### TASK TO COMPLETE
Return every line of the material below that contains the string "semi".

### ROWS

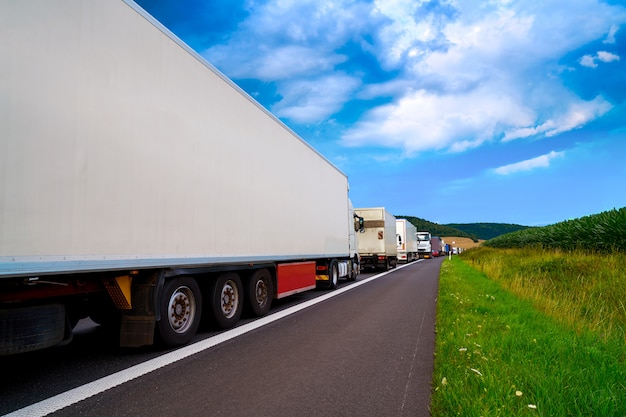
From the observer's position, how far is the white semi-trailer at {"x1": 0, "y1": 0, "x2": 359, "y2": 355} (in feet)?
12.2

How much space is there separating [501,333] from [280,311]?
15.1 ft

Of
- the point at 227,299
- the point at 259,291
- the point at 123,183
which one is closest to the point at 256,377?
the point at 123,183

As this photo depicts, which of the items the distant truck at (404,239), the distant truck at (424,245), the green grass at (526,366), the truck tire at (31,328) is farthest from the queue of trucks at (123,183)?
the distant truck at (424,245)

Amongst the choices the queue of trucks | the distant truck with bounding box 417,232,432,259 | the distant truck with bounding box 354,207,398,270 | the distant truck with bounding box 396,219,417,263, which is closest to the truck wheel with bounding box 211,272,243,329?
the queue of trucks

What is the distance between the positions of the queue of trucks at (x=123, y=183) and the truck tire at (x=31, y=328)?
12mm

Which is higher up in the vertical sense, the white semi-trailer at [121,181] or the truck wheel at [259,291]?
the white semi-trailer at [121,181]

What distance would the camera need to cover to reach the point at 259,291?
8414 millimetres

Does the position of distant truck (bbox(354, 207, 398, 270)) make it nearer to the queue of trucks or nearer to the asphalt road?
the queue of trucks

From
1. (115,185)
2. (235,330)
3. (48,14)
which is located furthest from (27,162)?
(235,330)

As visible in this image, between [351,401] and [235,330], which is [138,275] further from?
[351,401]

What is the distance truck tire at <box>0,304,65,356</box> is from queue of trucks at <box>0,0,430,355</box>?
1 cm

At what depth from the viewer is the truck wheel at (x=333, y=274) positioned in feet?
43.4

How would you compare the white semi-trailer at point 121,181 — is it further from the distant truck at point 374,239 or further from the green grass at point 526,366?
the distant truck at point 374,239

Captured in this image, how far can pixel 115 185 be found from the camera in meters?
4.67
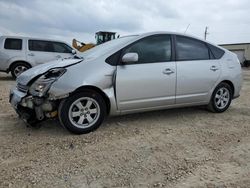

### TASK OUTPUT
From the observer's position, how far is the white semi-trailer at {"x1": 0, "y1": 0, "x2": 359, "y2": 355} (in feet)?
Which is higher up in the vertical sense, the white semi-trailer at [121,181] or the truck wheel at [259,291]?
the white semi-trailer at [121,181]
How would you compare the white semi-trailer at point 121,181 — is it further from the distant truck at point 374,239 or further from the green grass at point 526,366?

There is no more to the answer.